File storage on AWS S3


#1

Hi,

I successfully deployed HSDS on my local machine and connected it with an S3 bucket. I tested reading/writing using h5pyd and both worked. However, one thing confused me is that on my S3 dashboard, I can only see folders (e.g. /home/admin/test.h5) and json files, without data files. Since HSDS stores each chunk in one object so I think I should see as many data files as the number of chunks. This is the first time I use S3 so I’m not sure if there is anything wrong here.

Best,
Ruochen


#2

Hey,

Do you see a folder in your bucket named “db”? All the data files will be there.

In the HSDS schema, folders and domain names are stored by their path (e.g. /shared/mydata.h5 will be stored in s3://bucketname/shared/mydata.h5/domain.json). Inside domain.json there will be a key for the root group id which points to an object under the db/ path.

The rational for this approach is that it makes it easy to move or rename domain names without having to move each data object.

If you are curious, this doc: https://github.com/HDFGroup/hsds/blob/master/docs/design/obj_store_schema/obj_store_schema_v2.md, describes the storage model in some detail.

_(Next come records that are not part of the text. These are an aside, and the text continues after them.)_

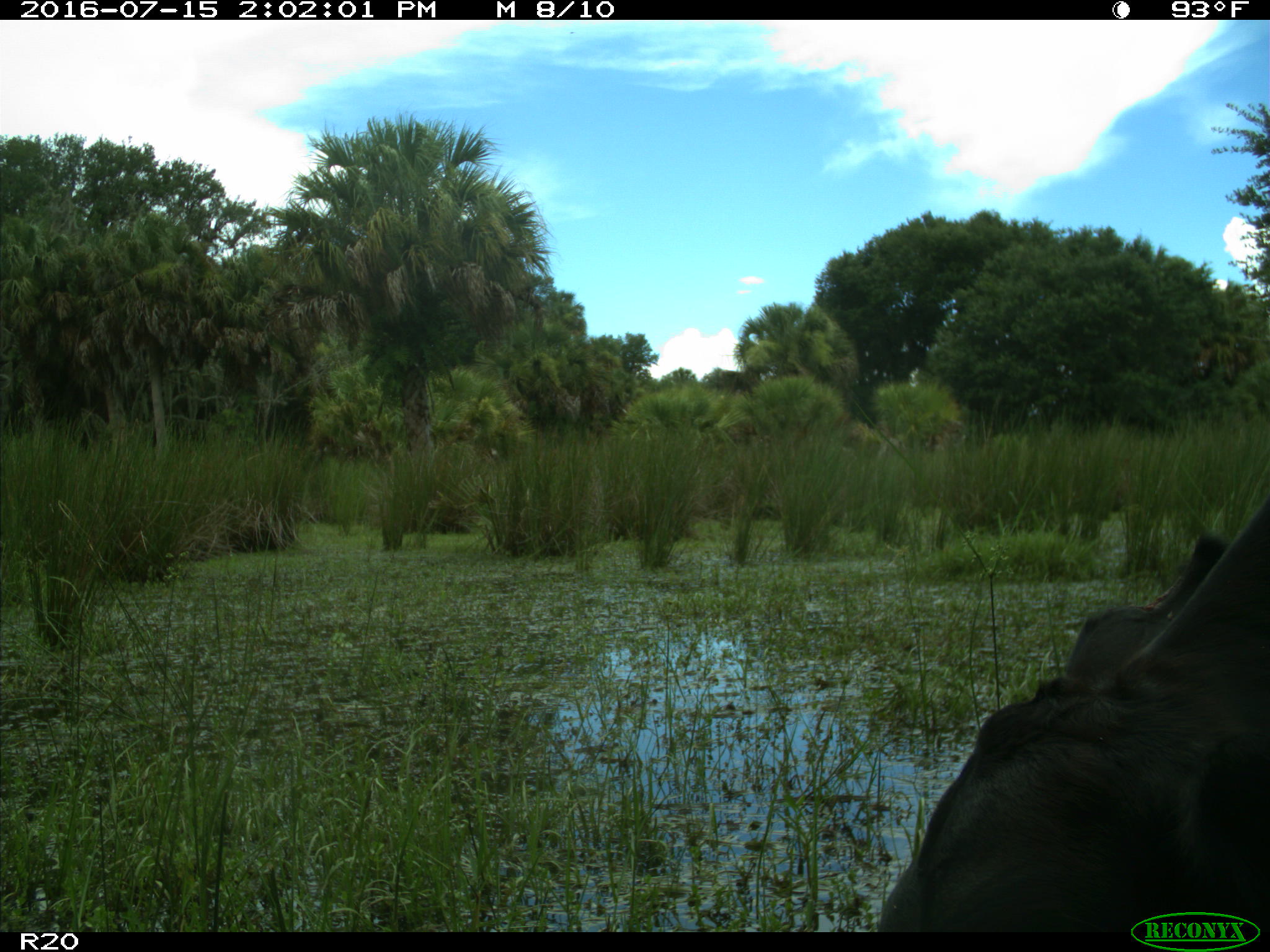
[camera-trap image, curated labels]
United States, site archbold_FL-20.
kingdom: Animalia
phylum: Chordata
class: Mammalia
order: Artiodactyla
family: Bovidae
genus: Bos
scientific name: Bos taurus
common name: domestic cow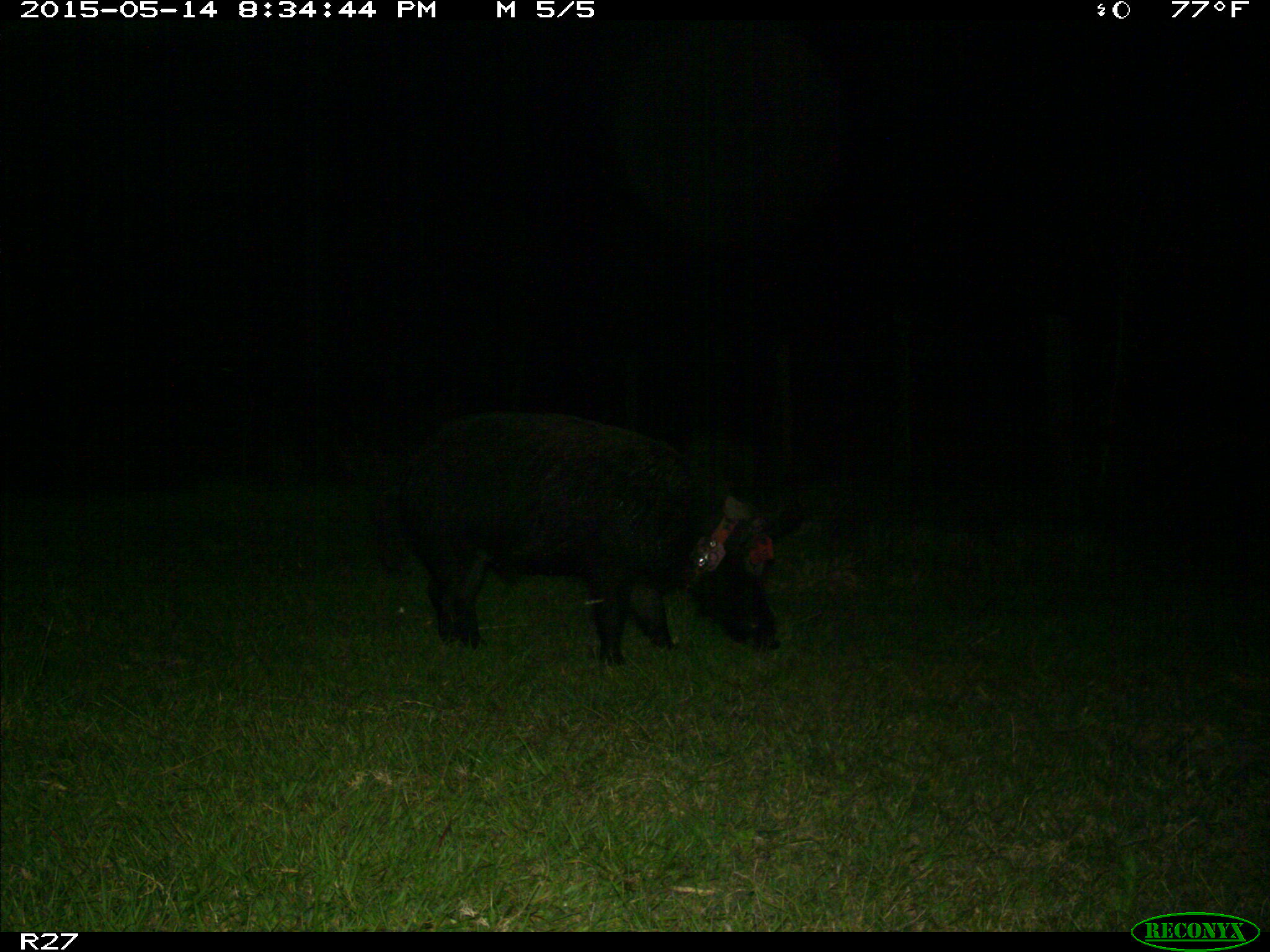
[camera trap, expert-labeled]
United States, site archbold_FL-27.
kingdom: Animalia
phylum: Chordata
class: Mammalia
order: Artiodactyla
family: Suidae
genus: Sus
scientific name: Sus scrofa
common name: wild boar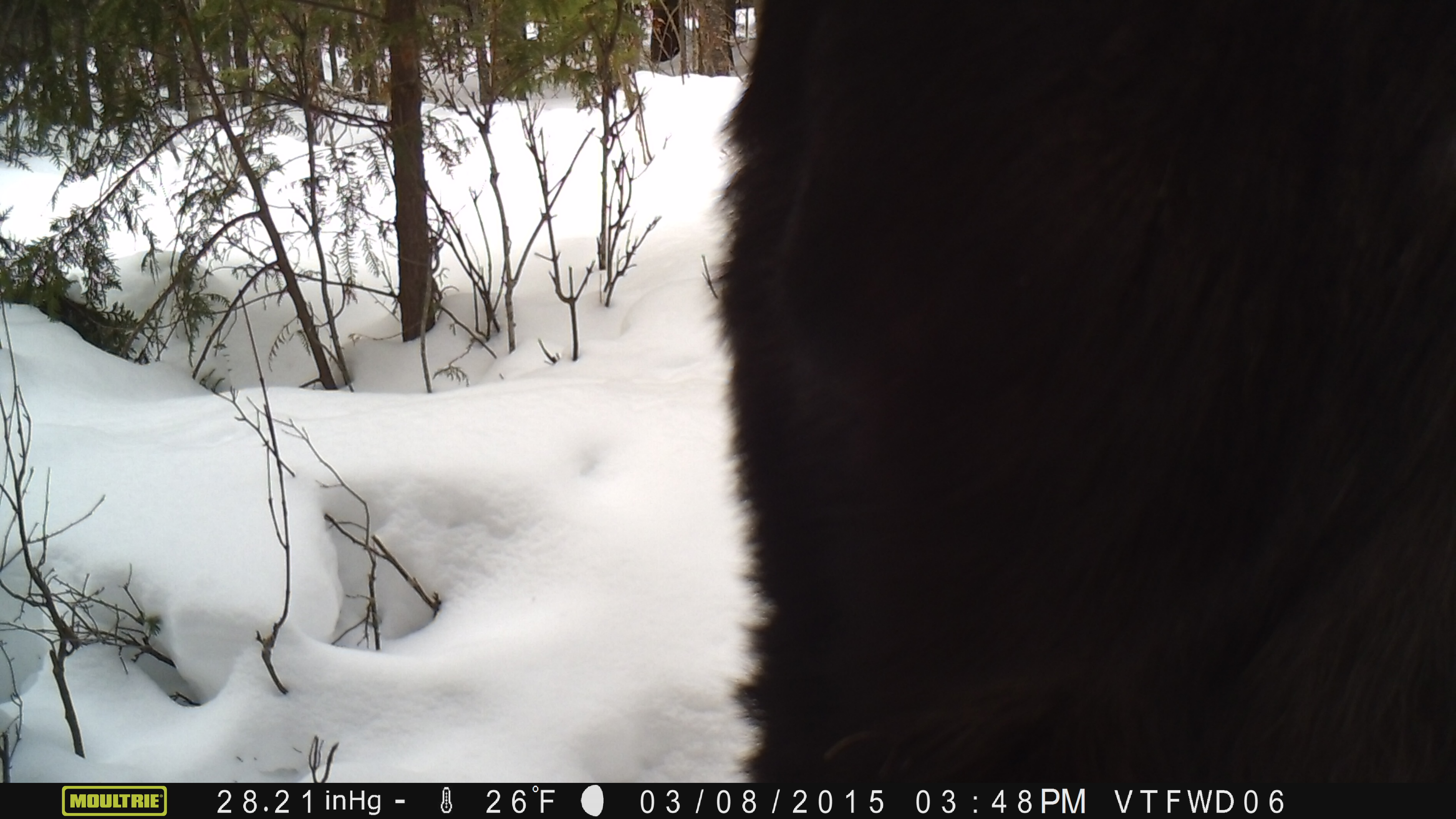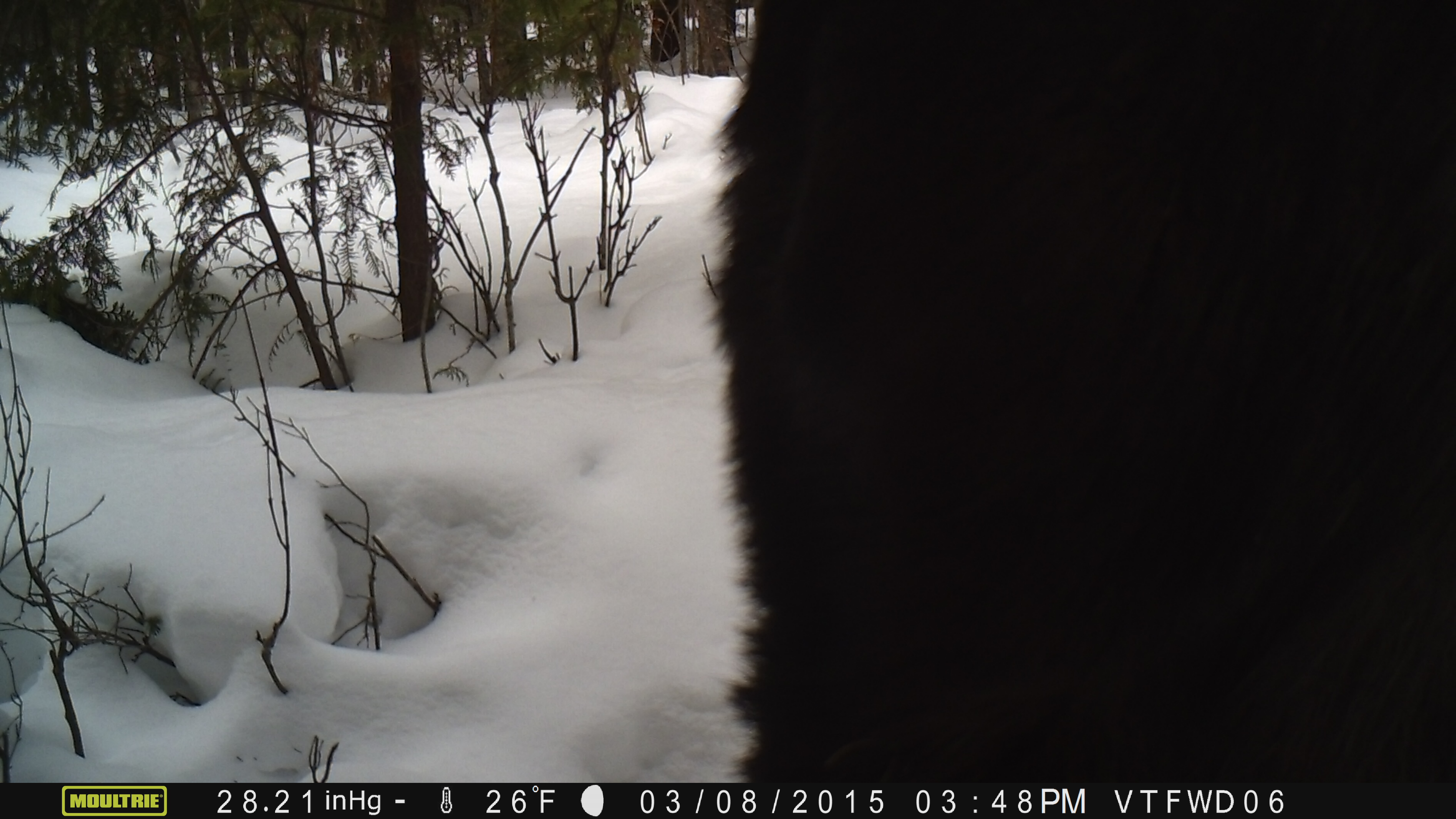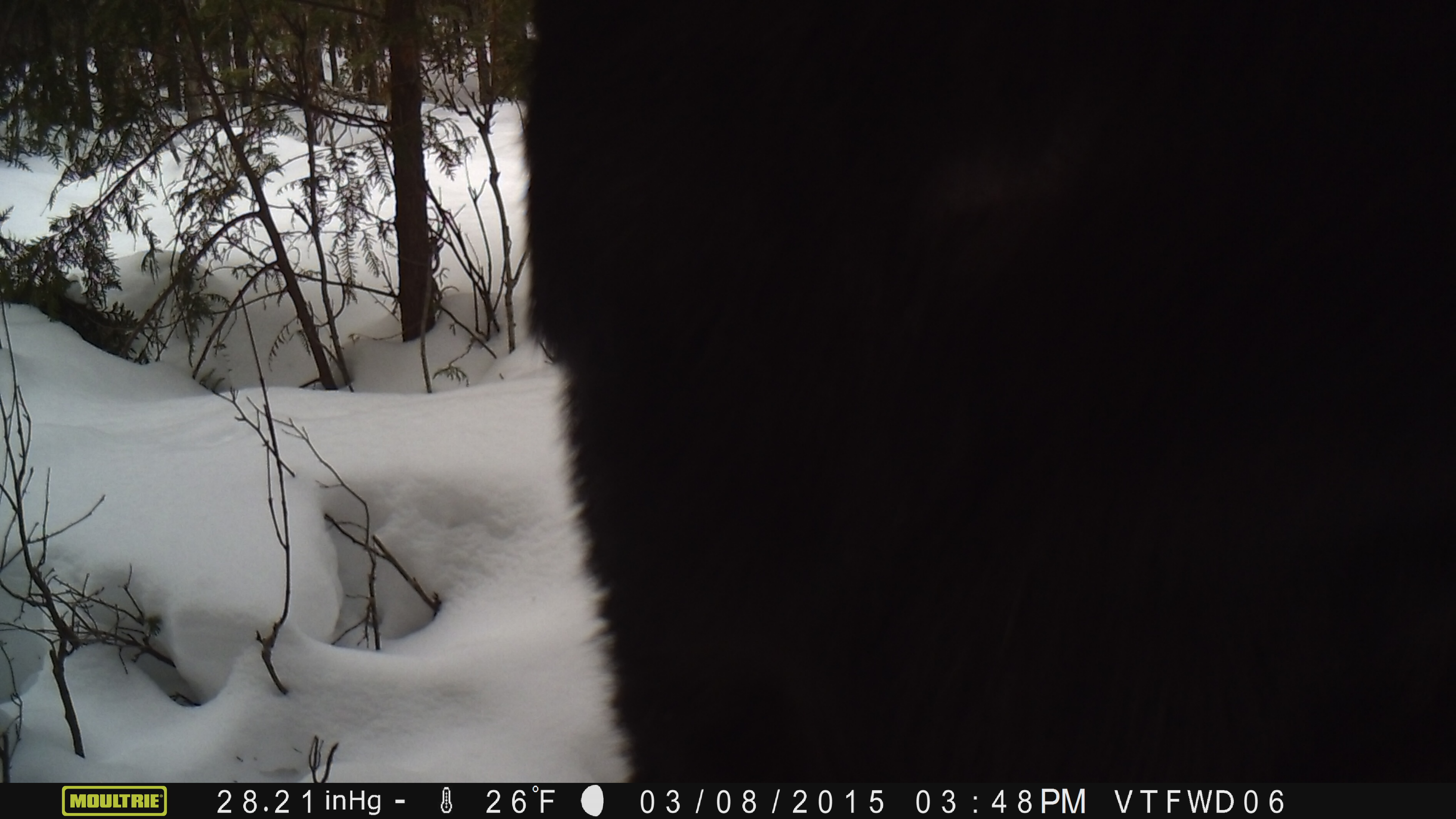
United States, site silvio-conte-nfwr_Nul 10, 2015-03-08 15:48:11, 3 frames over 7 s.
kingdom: Animalia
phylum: Chordata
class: Mammalia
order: Artiodactyla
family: Cervidae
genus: Alces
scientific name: Alces alces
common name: moose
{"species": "moose (Alces alces)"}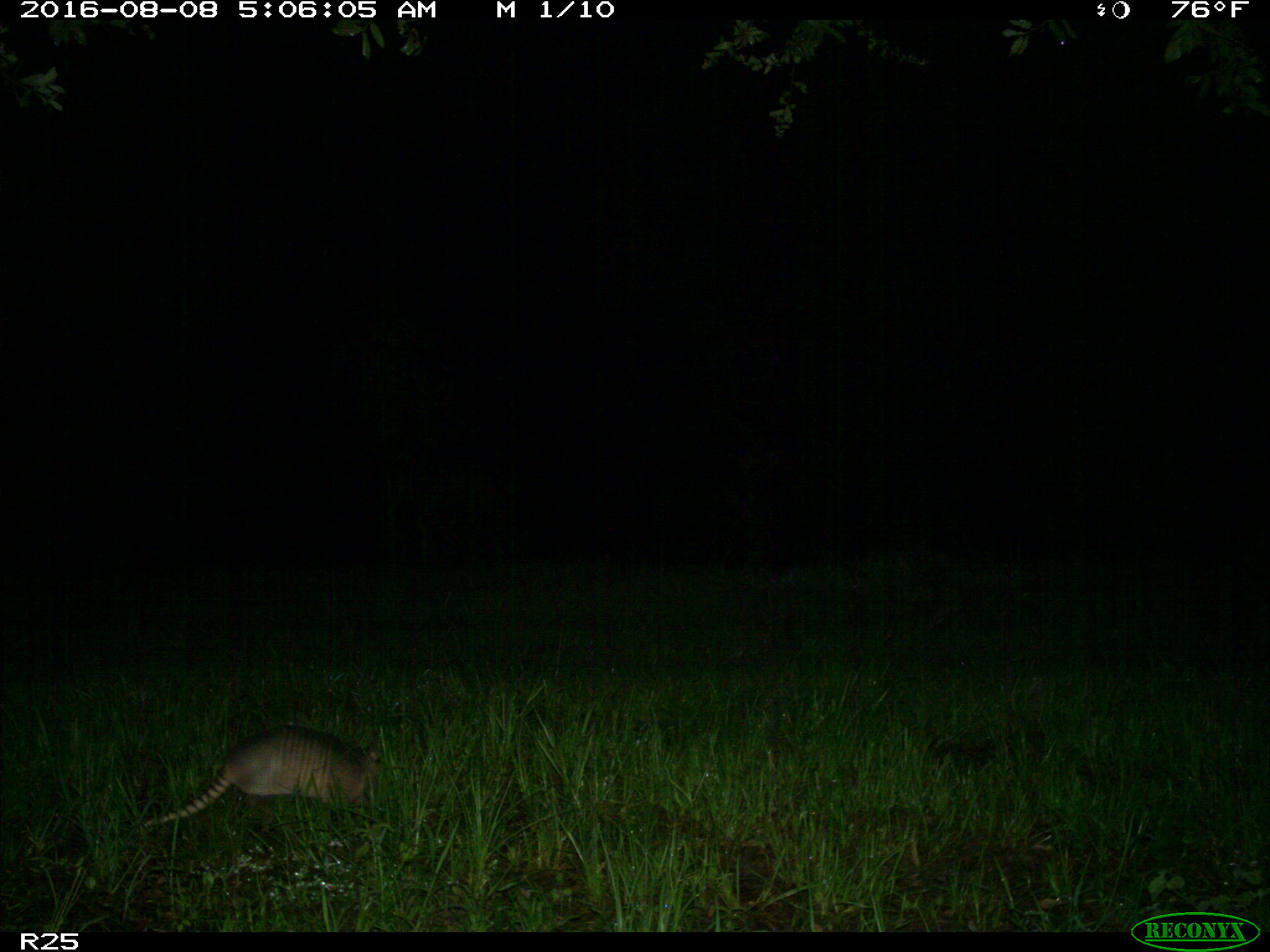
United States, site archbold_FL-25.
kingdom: Animalia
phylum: Chordata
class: Mammalia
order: Cingulata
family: Dasypodidae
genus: Dasypus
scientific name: Dasypus novemcinctus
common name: nine-banded armadillo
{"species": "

BTW, if you run: hsinfo <domain_name>, you’ll get information about the number of json objects, data objects, storage size, etc. for that domain. E.g.:

$ hsinfo /shared/bioconductor/tenx_full.h5
domain: /shared/bioconductor/tenx_full.h5
    owner:           admin
    id:              g-eed60fdd-3e56eab3-665e-8755b6-de623b
    last modified:   2021-06-19 22:22:58
    last scan:       2021-06-19 22:19:22
    md5 sum:         4fafc30a05df174ca5cc8f05e4c6e659
    total_size:      6112211528
    allocated_bytes: 6112210230
    metadata_bytes:  875
    num objects:     2
    num chunks:      105273

#3

Yeah I see the db folder and the data. Thanks a lot for the help! BTW, curious does HSDS support multiple datanodes with different configurations, e.g. one using S3 and others using POSIX.

Best,
Ruochen


#4

No, each DN node in a deployment needs to have the same configuration.
There’s nothing to stop you from having two different HSDS deployments on the same machine though. You’d have one endpoint that would server S3 data and another for Posix.
Similarly, you can have two HSDS deployments on a Kuberentes cluster. As long as the deployments are to different namespaces, the HSDS pods will just talk to pods in their own deployment.


#5

I see. Thanks a lot!


#6

Hi, I tried to deploy two different HSDS deployments by docker-compose two files separately. I changed the project name (both COMPOSE_PROJECT_NAME and container_name in yml file) to guarantee two deployments have different names. However, the service failed to start (503) after I changed those names, although all containers were created successfully. Is there anything wrong here?


#7

Looks like the compose yml is using some hard-coded container names. I’ve updated the compose files in github and made a code fix. Please try it out and let me know if this resolves the issue.

If you are using the runall.sh script, set the COMPOSE_PROJECT_NAME env var to the desired value (otherwise will default to “hsds”). You’ll also need set SN_PORT so the public ports don’t clash.

Grab the latest code from master, or pull the image from dockehub: hdfgroup/hsds:v0.7.0beta4


#10

It works perfectly now. Thank you!


#11

Awesome! Glad to hear it.


#12

Hi John, I just met the other problem: after starting two services, I tried hsinfo and hstouch to create folders. But it only works for one service. For the other one, it keeps returning Error: [Errno 400] Invalid domain name. I used hsconfigure to change endpoint before doing this and the connection was OK. For these two services, I changed all the ports (head, sn, dn, rangegate) to be different in yml files. Is there anything I did wrong here?


#13

It also doesn’t work for AWS, even if it is the first service I started.